Job Title: Senior Data Engineer (5-10 Years of Experience)
Position Summary:
A company is seeking an experienced and skilled Senior Data Engineer with 5 to 10 years of hands-on experience in building and managing data pipelines and big data infrastructure. The ideal candidate will possess a strong technical background in data engineering tools, big data ecosystems, and programming languages. This role focuses on designing, implementing, and optimizing complex data workflows using technologies such as Apache Airflow, Apache NiFi, Kafka, PySpark, and Spark Scala. Candidates with a strong background in Python, Java, and shell scripting are highly preferred.
Responsibilities:
- Design, build, and maintain scalable and reliable data pipelines to support real-time and batch processing requirements.
- Manage, monitor, and optimize workflows in Apache Airflow to ensure data quality and integrity.

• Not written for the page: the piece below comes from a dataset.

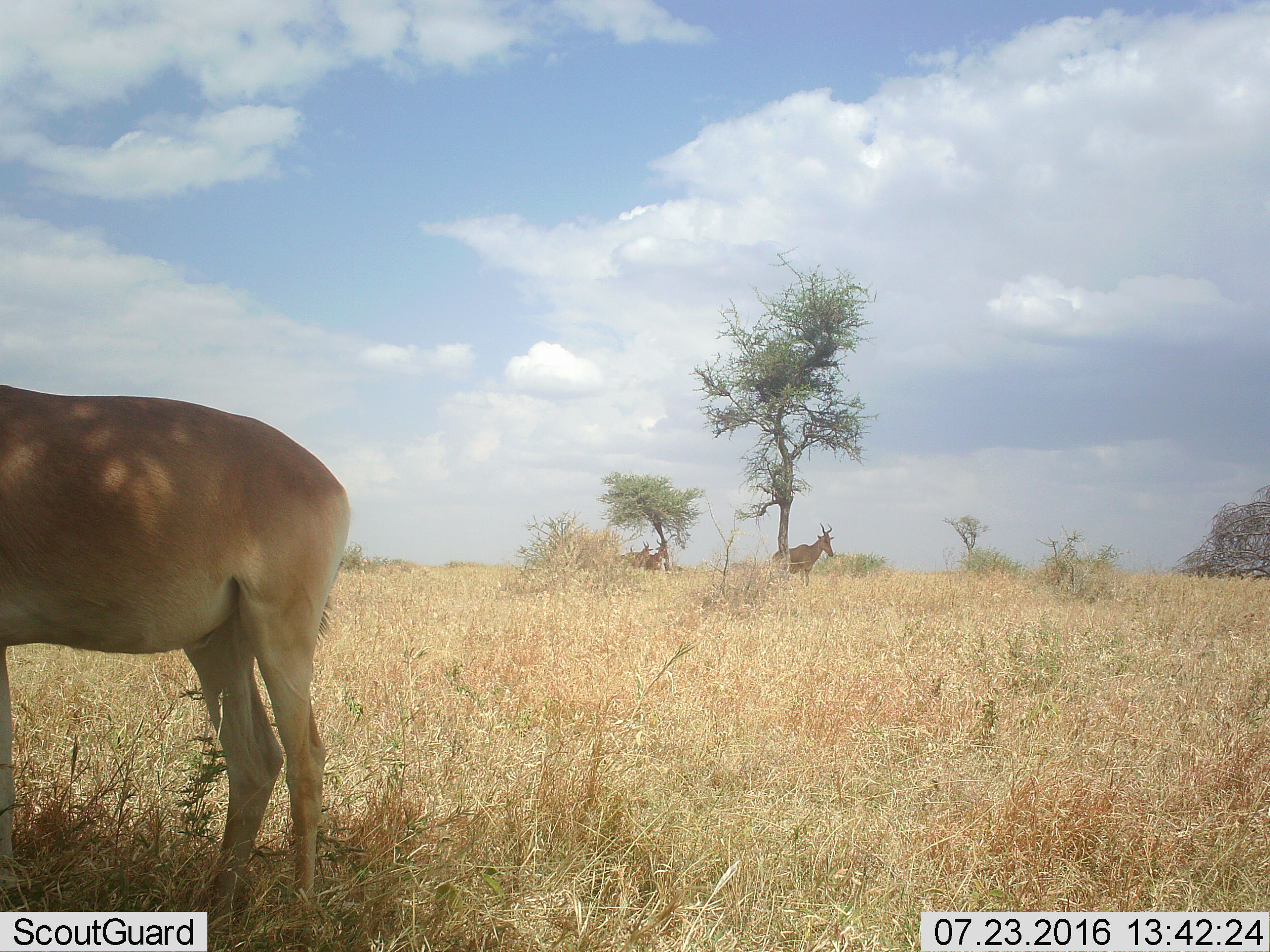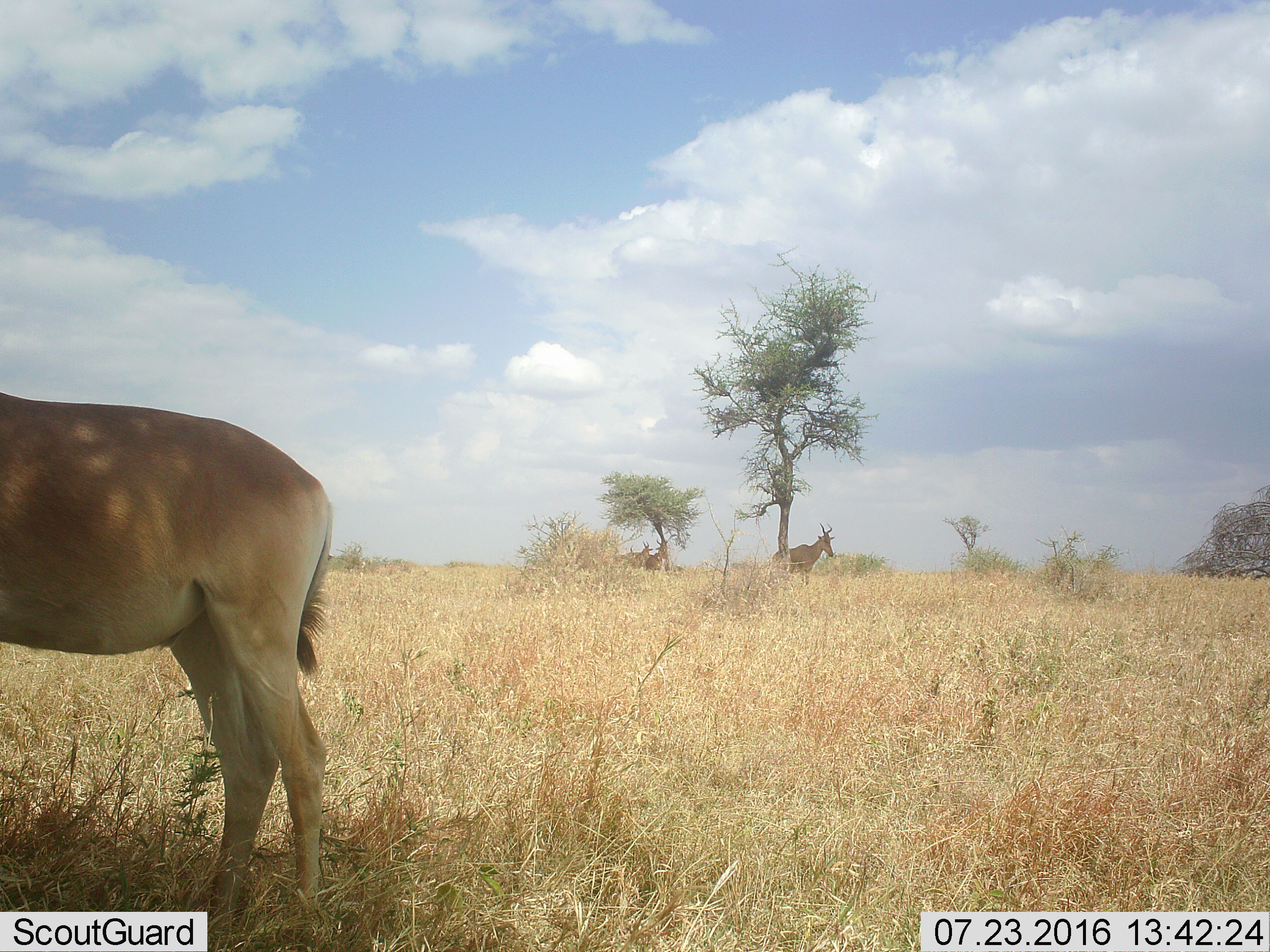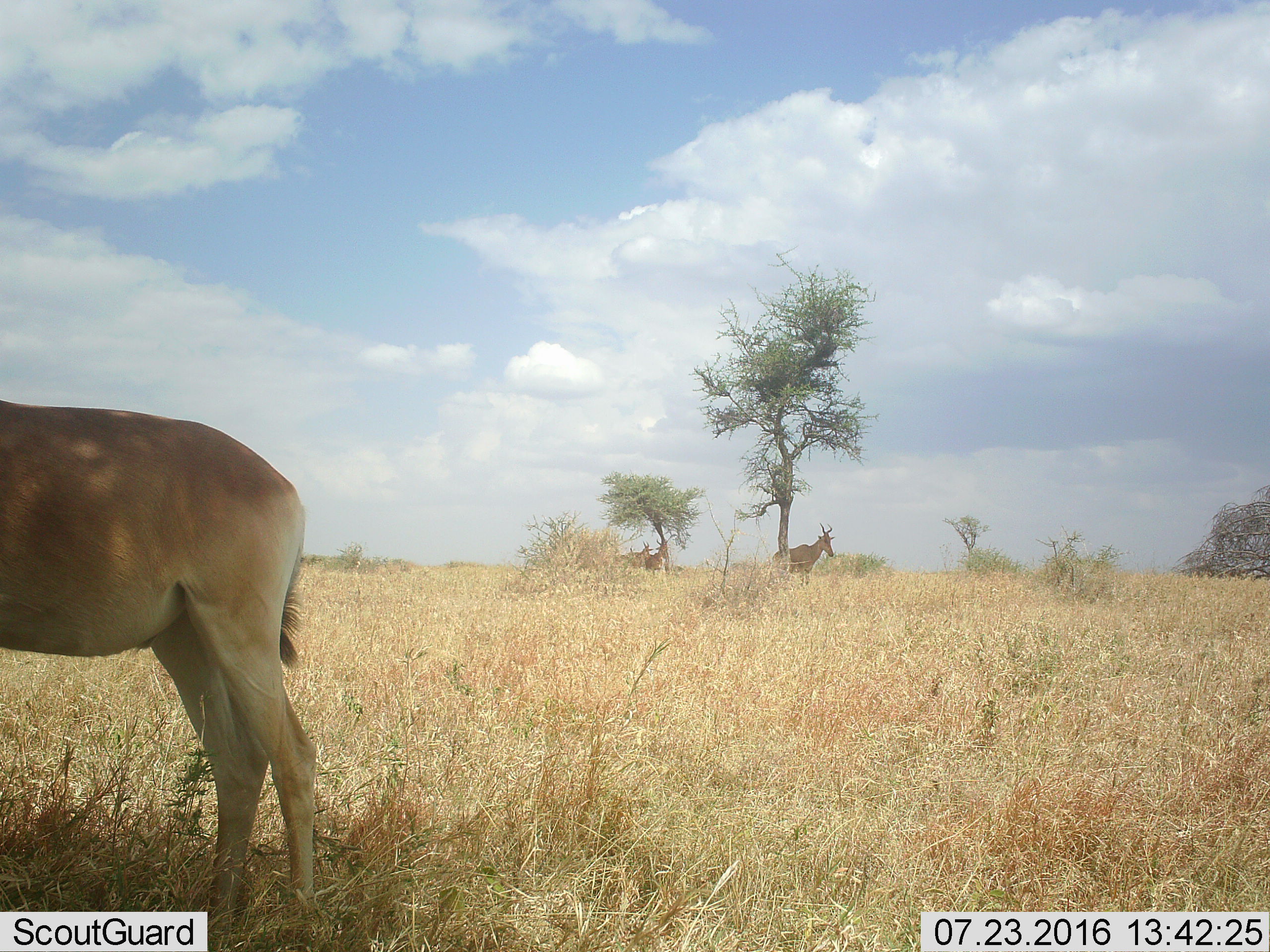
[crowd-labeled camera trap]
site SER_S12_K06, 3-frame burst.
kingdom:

- Develop and integrate data flows using Apache NiFi for seamless data ingestion and transformation.
- Work extensively with Apache Kafka for data streaming and messaging across various data sources.
- Implement data processing solutions using PySpark and Spark Scala to handle large-scale datasets and complex transformations.

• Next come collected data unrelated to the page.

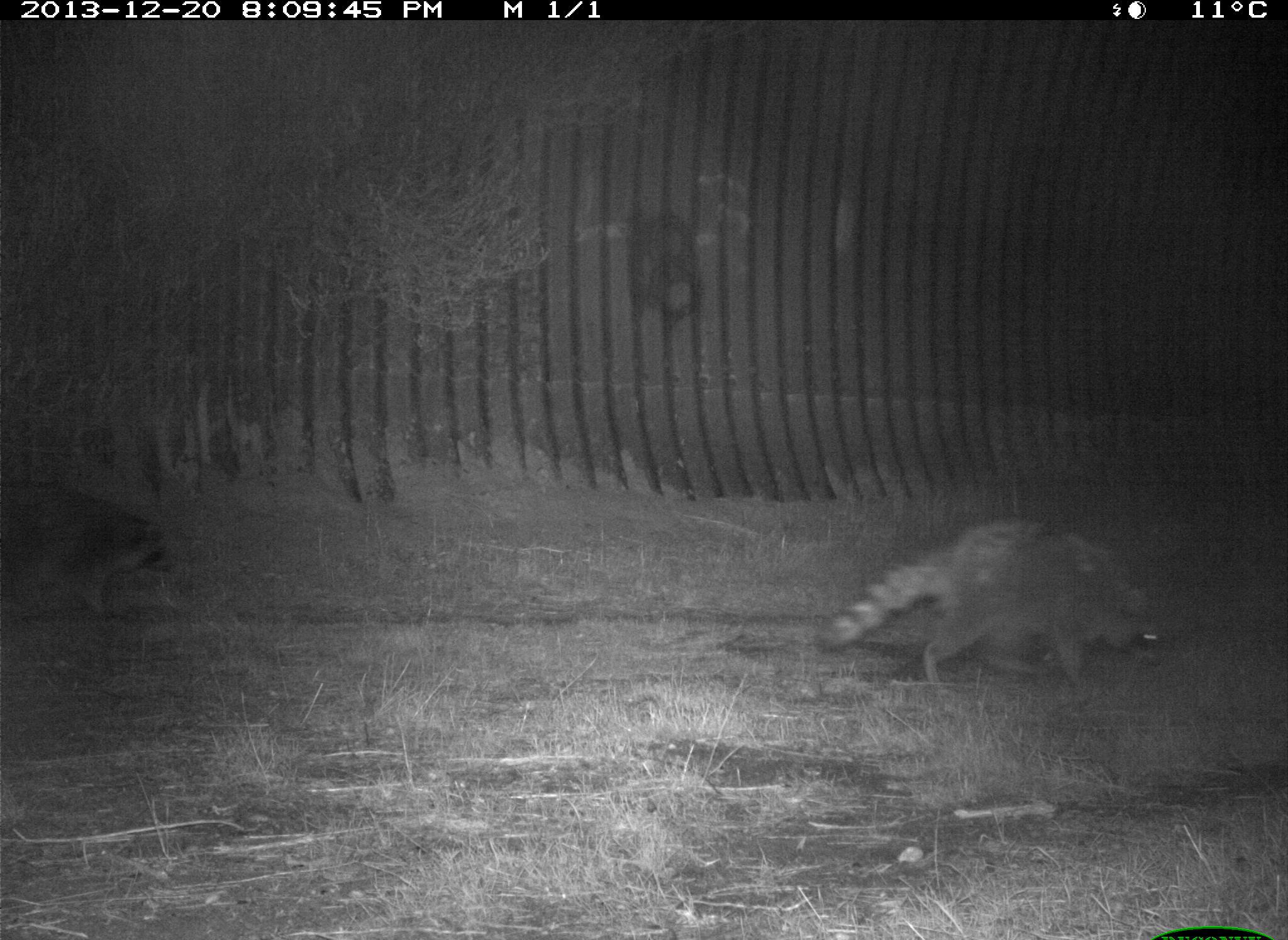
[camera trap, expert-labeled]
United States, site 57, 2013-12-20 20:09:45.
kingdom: Animalia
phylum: Chordata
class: Mammalia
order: Carnivora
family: Procyonidae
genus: Procyon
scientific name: Procyon lotor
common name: raccoon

- Write efficient code in Python and Java to automate data workflows and support data engineering needs.
- Utilize shell scripting for operational tasks and automation within the data environment.
- Collaborate with cross-functional teams to understand data requirements and provide optimized data engineering solutions.
- Ensure data security, compliance, and performance by following best practices in big data and distributed systems.
- Continuously improve the performance, scalability, and reliability of data processing pipelines.
Required Skills and Experience:
- Apache Airflow: Extensive experience in managing, scheduling, and monitoring data pipelines.
- Apache NiFi: Strong experience in designing data flows for data ingestion and transformation.
- Apache Kafka: In-depth knowledge of Kafka for real-time data streaming and messaging systems.
- PySpark & Spark Scala: Proficiency in using PySpark and Spark Scala for large-scale data processing.
- Programming Languages: Strong experience with Python and Java, with additional knowledge in shell scripting.
- Big Data Knowledge: Familiarity with big data ecosystems and distributed data processing.
- Ability to work independently and collaboratively in a fast-paced environment, handling complex data engineering challenges.
Educational Qualifications:
- Bachelor’s or Master’s degree in Computer Science, Information Technology, Data Engineering, or a related field.
Preferred Qualifications:
- Experience in cloud environments (AWS, GCP, Azure) with big data components is a plus.
- Experience with version control tools (e.g., Git) and CI/CD practices in data engineering.
- Strong analytical, problem-solving, and communication skills.
Employment Type: Full-Time